By: Ellen Simon
By Ellen Simon
Hawai‘i’s Pearl Harbor was named for its oysters, which were once so plentiful that Native Hawaiians named the area Wai Momi, or “Pearl Waters.”
Sadly, the number of wild native oysters has declined steadily over the last century. In response, O‘ahu Waterkeeper, the U.S. Navy, and the Pacific Aquaculture & Coastal Resources Center at the University of Hawai‘i at Hilo have planted more than 10,000 native oysters at Pearl Harbor and four other locations around the island. These oysters have already begun to reproduce, exponentially expanding the project’s impact.
The oysters clean up contaminants as they filter feed, improving water quality and clarity.
They also provide a climate benefit.

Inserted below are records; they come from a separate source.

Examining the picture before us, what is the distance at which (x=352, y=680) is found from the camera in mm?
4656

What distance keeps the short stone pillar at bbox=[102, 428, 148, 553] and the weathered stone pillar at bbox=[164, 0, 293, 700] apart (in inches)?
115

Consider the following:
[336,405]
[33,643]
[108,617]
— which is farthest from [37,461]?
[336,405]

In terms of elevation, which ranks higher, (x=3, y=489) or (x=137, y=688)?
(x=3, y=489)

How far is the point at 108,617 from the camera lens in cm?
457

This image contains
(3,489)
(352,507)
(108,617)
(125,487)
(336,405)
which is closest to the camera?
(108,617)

Oceans absorb one-quarter of the earth’s carbon dioxide. Oysters, which naturally absorb carbon from the ocean’s water column to build their shells, are an important form of biosequestration, defined as a way to safely keep carbon out of the atmosphere using nature itself.

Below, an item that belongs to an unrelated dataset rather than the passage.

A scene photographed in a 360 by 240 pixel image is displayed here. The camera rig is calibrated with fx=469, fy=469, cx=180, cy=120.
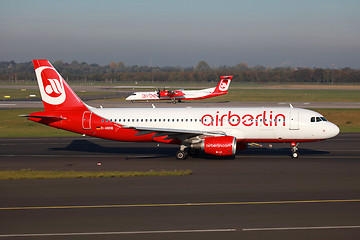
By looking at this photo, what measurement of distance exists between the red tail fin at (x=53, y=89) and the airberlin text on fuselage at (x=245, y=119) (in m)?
9.97

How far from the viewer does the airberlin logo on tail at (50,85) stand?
3662 cm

As O‘ahu Waterkeeper and its partners build oyster colonies, they’re also building future carbon sinks — at a moment when our oceans desperately need them.
Central to the oyster project is teaching schoolchildren about bioremediation. As Executive Director Rhiannon “Rae” Chandler-‘Iao explains, “Working with nature, humans are capable of solving the very problems we have created.”